Para a parlamentar, Francisca Xavier Queiroz de Jesus era a grande dama do teatro e da televisão brasileira, e partiu “exaltada como rainha por muitos de seus colegas e companheiros de jornada, e por todos nós”. Baiana de Salvador, Chica Xavier mudou-se para o Rio de Janeiro em 1953, aos 21 anos; foi casada por 64 anos com o também ator Clementino Kelé e, juntos, encenaram a primeira peça de suas carreiras, em 1956: Orfeu da Conceição, de Vinícius de Moraes.

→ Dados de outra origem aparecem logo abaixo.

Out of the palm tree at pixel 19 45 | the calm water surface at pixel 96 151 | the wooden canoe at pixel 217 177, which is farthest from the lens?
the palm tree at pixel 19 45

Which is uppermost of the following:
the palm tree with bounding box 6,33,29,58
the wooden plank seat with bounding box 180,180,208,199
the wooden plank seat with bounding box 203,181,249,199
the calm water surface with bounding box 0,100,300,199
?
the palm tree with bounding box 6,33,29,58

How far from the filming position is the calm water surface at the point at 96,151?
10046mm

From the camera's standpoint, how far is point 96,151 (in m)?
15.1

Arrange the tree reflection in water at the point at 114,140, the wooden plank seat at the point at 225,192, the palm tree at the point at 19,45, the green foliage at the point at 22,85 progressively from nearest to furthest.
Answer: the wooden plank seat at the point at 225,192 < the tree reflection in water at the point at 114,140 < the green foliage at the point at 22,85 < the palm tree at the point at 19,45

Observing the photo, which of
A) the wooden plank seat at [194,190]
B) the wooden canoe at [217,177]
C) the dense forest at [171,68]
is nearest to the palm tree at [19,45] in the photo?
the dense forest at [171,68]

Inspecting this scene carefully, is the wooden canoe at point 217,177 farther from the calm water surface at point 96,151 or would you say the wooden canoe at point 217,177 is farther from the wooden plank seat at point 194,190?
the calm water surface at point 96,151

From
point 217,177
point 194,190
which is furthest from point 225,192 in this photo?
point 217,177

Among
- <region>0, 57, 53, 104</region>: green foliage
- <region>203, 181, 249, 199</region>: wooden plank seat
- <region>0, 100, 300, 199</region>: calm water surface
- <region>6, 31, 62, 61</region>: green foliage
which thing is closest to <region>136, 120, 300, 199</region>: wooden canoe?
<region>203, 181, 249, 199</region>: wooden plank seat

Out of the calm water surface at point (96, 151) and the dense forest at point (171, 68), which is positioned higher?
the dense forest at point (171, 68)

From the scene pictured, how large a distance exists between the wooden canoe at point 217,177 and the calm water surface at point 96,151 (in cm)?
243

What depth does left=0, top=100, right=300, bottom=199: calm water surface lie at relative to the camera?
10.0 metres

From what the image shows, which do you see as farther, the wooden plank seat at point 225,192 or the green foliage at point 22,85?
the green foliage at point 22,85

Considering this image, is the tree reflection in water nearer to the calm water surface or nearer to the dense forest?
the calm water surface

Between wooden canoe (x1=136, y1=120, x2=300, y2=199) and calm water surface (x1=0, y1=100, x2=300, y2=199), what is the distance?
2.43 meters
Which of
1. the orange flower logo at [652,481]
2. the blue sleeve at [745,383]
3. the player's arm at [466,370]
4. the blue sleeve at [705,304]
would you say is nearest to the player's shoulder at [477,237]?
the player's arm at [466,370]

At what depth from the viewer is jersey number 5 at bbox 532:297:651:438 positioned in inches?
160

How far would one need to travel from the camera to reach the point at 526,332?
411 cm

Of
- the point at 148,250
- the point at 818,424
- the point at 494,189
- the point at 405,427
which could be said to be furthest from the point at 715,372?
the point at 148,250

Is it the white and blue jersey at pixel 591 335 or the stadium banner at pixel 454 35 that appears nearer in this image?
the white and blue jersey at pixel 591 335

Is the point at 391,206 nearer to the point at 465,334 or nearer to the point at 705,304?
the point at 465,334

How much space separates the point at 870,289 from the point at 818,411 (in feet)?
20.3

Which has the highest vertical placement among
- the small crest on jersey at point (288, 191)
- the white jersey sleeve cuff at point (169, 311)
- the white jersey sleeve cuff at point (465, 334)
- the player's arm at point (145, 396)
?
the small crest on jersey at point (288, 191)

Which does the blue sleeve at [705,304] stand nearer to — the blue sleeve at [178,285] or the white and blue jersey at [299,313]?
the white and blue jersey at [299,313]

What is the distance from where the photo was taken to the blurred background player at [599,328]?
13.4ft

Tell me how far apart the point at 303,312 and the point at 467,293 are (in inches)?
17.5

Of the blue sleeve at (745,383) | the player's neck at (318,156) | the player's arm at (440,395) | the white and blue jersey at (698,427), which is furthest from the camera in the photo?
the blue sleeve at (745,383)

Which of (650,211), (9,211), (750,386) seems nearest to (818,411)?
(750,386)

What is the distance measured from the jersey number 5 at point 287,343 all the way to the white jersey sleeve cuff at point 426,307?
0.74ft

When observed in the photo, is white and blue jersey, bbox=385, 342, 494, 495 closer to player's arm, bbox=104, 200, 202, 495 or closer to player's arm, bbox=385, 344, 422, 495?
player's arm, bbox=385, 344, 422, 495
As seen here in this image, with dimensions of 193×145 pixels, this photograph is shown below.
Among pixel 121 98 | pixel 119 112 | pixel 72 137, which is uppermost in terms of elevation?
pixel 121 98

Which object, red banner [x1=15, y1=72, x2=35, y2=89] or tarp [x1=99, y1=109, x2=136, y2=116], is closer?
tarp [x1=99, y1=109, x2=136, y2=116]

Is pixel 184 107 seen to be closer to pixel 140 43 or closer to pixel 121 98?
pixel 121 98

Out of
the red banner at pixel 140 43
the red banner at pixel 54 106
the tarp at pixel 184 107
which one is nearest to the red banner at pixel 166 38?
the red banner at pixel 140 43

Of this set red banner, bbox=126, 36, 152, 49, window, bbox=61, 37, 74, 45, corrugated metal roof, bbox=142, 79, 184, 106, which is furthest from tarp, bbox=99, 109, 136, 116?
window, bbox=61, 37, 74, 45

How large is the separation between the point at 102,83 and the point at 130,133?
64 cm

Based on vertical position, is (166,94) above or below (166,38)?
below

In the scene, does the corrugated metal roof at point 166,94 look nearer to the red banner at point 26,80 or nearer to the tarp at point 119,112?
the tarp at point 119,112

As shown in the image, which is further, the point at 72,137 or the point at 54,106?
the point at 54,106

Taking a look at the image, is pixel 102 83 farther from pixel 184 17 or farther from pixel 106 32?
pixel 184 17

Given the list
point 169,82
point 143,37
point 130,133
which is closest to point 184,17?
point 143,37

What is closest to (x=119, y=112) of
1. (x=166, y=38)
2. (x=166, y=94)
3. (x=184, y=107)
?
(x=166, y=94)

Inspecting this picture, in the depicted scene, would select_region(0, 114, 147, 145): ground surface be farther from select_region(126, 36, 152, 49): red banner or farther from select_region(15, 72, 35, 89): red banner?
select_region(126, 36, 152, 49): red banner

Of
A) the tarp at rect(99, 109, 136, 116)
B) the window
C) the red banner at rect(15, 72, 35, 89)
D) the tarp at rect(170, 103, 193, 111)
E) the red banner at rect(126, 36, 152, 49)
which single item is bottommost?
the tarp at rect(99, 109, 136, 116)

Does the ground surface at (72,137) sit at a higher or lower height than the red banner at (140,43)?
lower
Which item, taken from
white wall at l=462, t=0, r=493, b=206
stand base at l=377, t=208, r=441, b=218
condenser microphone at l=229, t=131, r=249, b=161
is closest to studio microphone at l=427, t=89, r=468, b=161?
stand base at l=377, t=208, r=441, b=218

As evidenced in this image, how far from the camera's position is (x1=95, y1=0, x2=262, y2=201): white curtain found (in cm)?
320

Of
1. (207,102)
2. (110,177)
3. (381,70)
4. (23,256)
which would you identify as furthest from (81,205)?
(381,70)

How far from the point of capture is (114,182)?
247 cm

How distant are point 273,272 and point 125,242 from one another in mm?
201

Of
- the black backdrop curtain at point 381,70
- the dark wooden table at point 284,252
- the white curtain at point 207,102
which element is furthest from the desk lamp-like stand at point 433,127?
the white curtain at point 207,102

Na moção, Fabíola Mansur transcreveu na moção a seguinte nota da assessoria da Rede Globo, onde a artista atuou em inúmeras novelas. “Uma precursora, símbolo de gerações de atrizes e atores negros, de representatividade, que trazia em cada cena ou fala traços latentes de baianidade. Nunca negou a origem. Um sorriso inconfundível, que bastava ser visto uma vez para não mais esquecer”.
Sua primeira novela – relata a socialista – foi Os Ossos do Barão, quando interpretou a personagem Rosa, em 1973. Daí em diante, foram mais de 50 personagens só na televisão, como a Bá, de Sinhá Moça; Inácia, de Renascer; e a mãe de santo Magé Bassã, da minissérie Tenda dos Milagres. “Participou de muitas novelas, como Pátria Minha, Cara & Coroa, Rei do Gado, entre outros trabalhos marcantes. O mais recente na emissora foi na novela Cheias de Charme, em 2012”, registrou a deputada, acrescentando que, no cinema, sua estreia foi em 1962, no filme Assalto ao Trem Pagador, dirigido por Roberto Farias.
Fabíola Mansur anotou ainda a honraria que recebeu, em 2010, do extinto Ministério da Cultura – o Troféu Palmares, “pelo trabalho de preservação e incentivo à cultura afro-brasileira”. O documento traz, além da longa carreira de mais de 60 anos nos palcos e nas telas, a façanha de escritora de Chica Xavier, que publicou escritos em que defendia a fé e a religiosidade afro-brasileira. A parlamentar destaca o livro “Chica Xavier canta sua prosa. Cantigas, louvações e rezas para os orixás”, lançado em 1999, com ilustrações de sua filha, Izabela d’Oxóssi.